UIC grad workers go on strike

Graduate student workers at the University of Illinois-Chicago on Monday began a strike as negotiations between the student workers’ union and the administration stalled despite the intervention of a federal monitor.

More than 100 members of the Graduate Employee Organization staged a rally Monday on the Quad in the heart of the UIC campus, as students were headed between classes. Graduate workers, who primarily serve as teaching and research assistants, said the university has balked at a requested 5% pay increase, health care costs and reductions of student fees that can amount to more than 10% of the $20,000 minimum yearly salary. Union officials said the administration’s proposed wage increase is $3,000 less than the union demand.

The strike falls just over a year since GEO’s contract expired. The 1,500-member union and the administration began bargaining in April 2021, but negotiations reached a stalemate once the discussion reached economic issues. The union held a strike vote April 1, and with three-quarters of the membership voting, 97% cast ballots in favor of the strike, GEO President Adam Pratt said.
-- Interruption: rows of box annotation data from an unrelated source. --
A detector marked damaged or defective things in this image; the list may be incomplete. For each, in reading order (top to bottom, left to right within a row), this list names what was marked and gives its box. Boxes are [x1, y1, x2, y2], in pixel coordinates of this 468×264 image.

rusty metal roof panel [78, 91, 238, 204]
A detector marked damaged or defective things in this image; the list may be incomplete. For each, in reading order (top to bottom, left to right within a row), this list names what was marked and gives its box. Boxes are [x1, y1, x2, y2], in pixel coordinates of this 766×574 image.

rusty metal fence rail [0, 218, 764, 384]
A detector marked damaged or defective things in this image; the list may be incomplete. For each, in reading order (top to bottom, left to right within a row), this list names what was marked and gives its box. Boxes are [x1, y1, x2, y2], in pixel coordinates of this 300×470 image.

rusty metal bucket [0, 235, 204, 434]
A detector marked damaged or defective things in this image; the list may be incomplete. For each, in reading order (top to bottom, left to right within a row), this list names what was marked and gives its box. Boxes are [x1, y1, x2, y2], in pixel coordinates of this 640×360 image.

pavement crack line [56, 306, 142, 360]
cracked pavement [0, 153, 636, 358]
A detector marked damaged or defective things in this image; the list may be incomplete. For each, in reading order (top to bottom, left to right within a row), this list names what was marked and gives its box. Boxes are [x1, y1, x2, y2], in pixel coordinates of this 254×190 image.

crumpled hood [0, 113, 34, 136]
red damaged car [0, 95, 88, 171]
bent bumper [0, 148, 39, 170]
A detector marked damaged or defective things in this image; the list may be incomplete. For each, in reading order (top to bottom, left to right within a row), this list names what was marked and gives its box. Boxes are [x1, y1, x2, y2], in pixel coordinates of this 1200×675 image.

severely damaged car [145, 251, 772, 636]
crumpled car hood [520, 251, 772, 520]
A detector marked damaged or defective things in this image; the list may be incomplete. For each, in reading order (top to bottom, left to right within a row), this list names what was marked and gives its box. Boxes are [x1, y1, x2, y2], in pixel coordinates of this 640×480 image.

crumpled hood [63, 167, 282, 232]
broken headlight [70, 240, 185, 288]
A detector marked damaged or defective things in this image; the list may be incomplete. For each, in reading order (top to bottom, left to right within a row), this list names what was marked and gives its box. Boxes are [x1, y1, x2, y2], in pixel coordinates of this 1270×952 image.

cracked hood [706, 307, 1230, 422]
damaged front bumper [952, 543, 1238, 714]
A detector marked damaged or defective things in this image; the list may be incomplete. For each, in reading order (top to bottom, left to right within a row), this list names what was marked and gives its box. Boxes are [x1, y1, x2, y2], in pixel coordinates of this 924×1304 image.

“We should not have to pay to go to UIC,” said GEO member Veronica Shepp, drawing cheers from a throng of picketing GEO members. “We hope this [strike] lights a fire under them.”

In a message posted to the UIC website, Chancellor Michael D. Amiridis said the strike by 1,500 graduate workers would not effect scheduled classes, or final exams for the spring semester that ends in a few weeks.

“Students and parents can be assured that educational objectives will be fulfilled, and grades should not be affected,” Amiridis wrote.

But some professors had canceled classes or moved them online to avoid crossing the GEO picket, and have rescheduled conferences with students.

Eating lunch in a dining hall off the quad, UIC senior Luis Lopez said he’d already had to reschedule appointments with a graduate assistant, another disruption to a college career that has disrupted by the COVID pandemic and several union work stoppages. Lopez said students at UIC have far more contact with graduate students than with full-time faculty, and he worries about not being able to confer with grad students as he closes out his final semester at UIC.

“I respect that they have to strike, and that they do deserve raises and the other things,” he said. “But I am nervous about what happens if I need extra help going into finals. I want to finish strong.”